Sementara mereka menangani kejadian IDS ini, penyerang mungkin telah membangun pijakan di lingkungan tersebut melalui login brute force ke salah satu server penting mereka. Selanjutnya mereka dapat memindai jaringan internal dari server penting tersebut. Jika mereka menemukan server lain di lingkungan tersebut dengan data penting dalam database SQL, mereka dapat membahayakannya dan menjalankan perintah SQL dump. Ini menempatkan seluruh isi database ke dalam file yang dapat dieksfiltrasi melalui terowongan DNS yang mereka buat ke alamat IP eksternal.
Ini adalah contoh yang sangat sederhana tentang apa yang terjadi di INSIDENBeberapa peristiwa perlu dihubungkan dengan insiden. Berikut hierarki sederhananya:
Dengan banyaknya jumlah peringatan (ALERTS), kita perlu melihat bagaimana kita dapat memanfaatkan teknologi untuk membantu dalam klasifikasi dan korelasi guna meningkatkan efektivitasnya. SOCKecerdasan Buatan dan Pembelajaran Mesin yang dimanfaatkan di seluruh kumpulan data ini dapat menjadi alat yang sangat ampuh.
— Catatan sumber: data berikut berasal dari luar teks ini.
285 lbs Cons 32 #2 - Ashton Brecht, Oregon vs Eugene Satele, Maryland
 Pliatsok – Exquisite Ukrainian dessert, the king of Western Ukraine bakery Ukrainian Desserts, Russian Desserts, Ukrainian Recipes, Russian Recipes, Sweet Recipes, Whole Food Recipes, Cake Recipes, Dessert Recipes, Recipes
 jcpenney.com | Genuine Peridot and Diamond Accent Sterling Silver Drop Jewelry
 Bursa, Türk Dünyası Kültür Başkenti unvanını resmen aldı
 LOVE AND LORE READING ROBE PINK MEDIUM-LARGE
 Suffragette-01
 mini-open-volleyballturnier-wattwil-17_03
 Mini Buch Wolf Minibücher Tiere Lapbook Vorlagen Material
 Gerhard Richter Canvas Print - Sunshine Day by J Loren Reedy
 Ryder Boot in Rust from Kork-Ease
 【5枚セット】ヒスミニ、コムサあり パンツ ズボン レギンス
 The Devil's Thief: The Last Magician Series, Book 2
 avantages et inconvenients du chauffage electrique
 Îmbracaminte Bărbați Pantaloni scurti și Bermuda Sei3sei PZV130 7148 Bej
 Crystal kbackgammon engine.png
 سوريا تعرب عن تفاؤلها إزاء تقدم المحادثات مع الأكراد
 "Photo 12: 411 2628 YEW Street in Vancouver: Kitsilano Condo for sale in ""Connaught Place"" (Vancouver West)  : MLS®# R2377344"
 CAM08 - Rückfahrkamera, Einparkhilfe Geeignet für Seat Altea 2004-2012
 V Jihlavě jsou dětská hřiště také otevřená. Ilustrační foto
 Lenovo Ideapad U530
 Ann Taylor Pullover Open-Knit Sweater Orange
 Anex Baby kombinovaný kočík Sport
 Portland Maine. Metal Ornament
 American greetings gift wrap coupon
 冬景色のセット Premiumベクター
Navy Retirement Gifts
- Pembelajaran Mesin yang Diawasi – mampu mendeteksi file, nama domain, dan URL yang sebelumnya tidak dikenal. Ini adalah data yang umum ditemukan di TANDA.
- Pembelajaran Mesin Tanpa Pengawasan – mengembangkan dasar perilaku normal untuk jaringan, perangkat, dan pengguna. Hal ini dapat mendeteksi PERISTIWA dalam jaringan pelanggan dengan mengkorelasikan dan menggabungkan TANDA.
- Pembelajaran Mesin Mendalam – melihat lanskap ancaman di seluruh lingkungan dan mencari koneksi. Mampu menghubungkan EVENT ke INSIDEN.
The Pembelajaran mesin juga dapat membantu menilai suatu kejadian atau insiden. Saat analis keamanan meninjau insiden yang terbuka, ini memungkinkan mereka memilih insiden dengan prioritas tertinggi, dan segera meresponsnya.
Jika dimanfaatkan dengan benar, mereka memiliki potensi untuk mengidentifikasi ancaman yang terhubung lebih cepat sehingga SOC Analis dapat berfokus pada perbaikan daripada mengorelasikan peringatan untuk deteksi dan beralih dari sikap reaktif ke sikap proaktif dalam prosesnya.